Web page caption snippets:
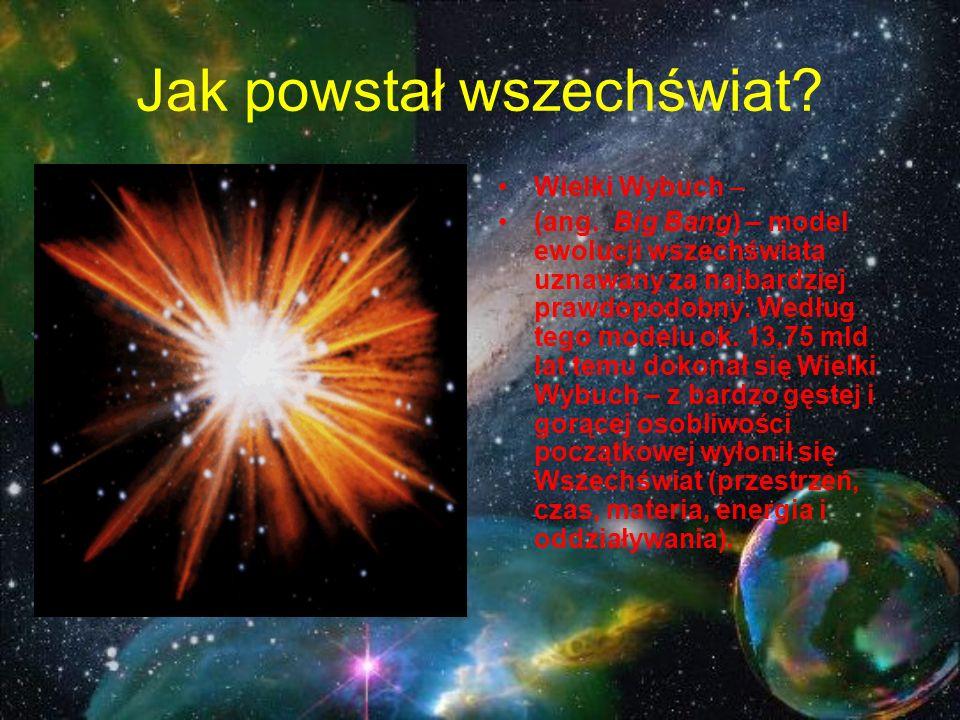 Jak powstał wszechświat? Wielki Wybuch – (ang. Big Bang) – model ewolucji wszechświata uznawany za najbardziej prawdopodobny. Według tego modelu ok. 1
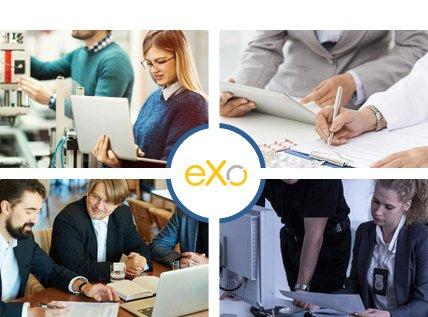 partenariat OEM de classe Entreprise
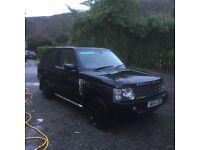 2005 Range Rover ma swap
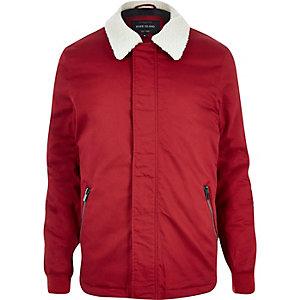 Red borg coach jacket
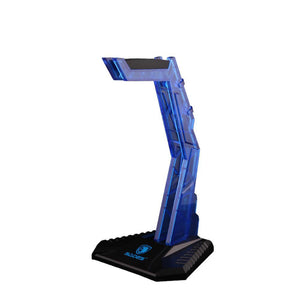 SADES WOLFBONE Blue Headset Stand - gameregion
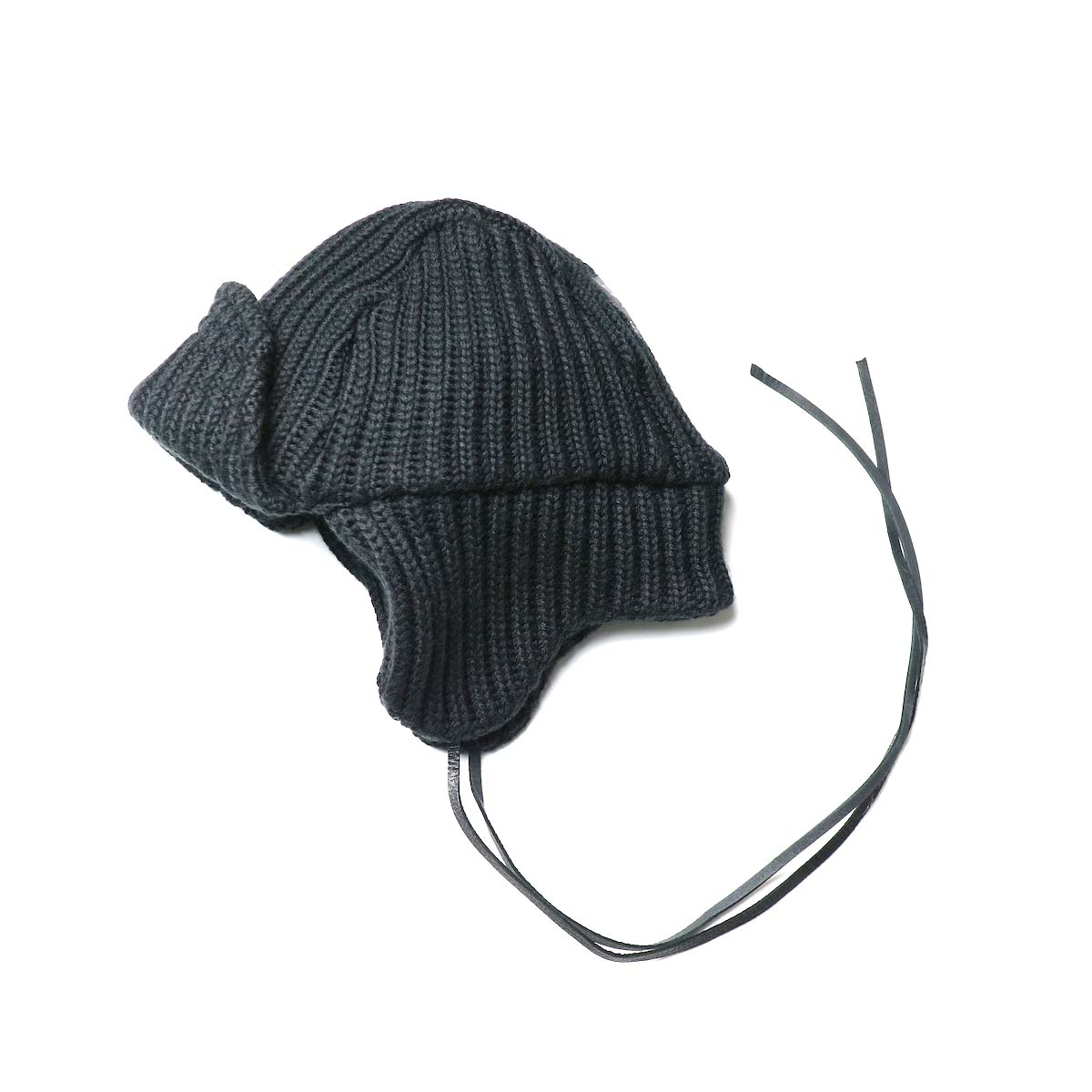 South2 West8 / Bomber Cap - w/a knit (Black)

Exercise directions
Print the records word for word and exclude any picture they hold.

Answer to this exercise
 Jak powstał wszechświat? Wielki Wybuch – (ang. Big Bang) – model ewolucji wszechświata uznawany za najbardziej prawdopodobny. Według tego modelu ok. 1
 partenariat OEM de classe Entreprise
 2005 Range Rover ma swap
 Red borg coach jacket
 SADES WOLFBONE Blue Headset Stand - gameregion
 South2 West8 / Bomber Cap - w/a knit (Black)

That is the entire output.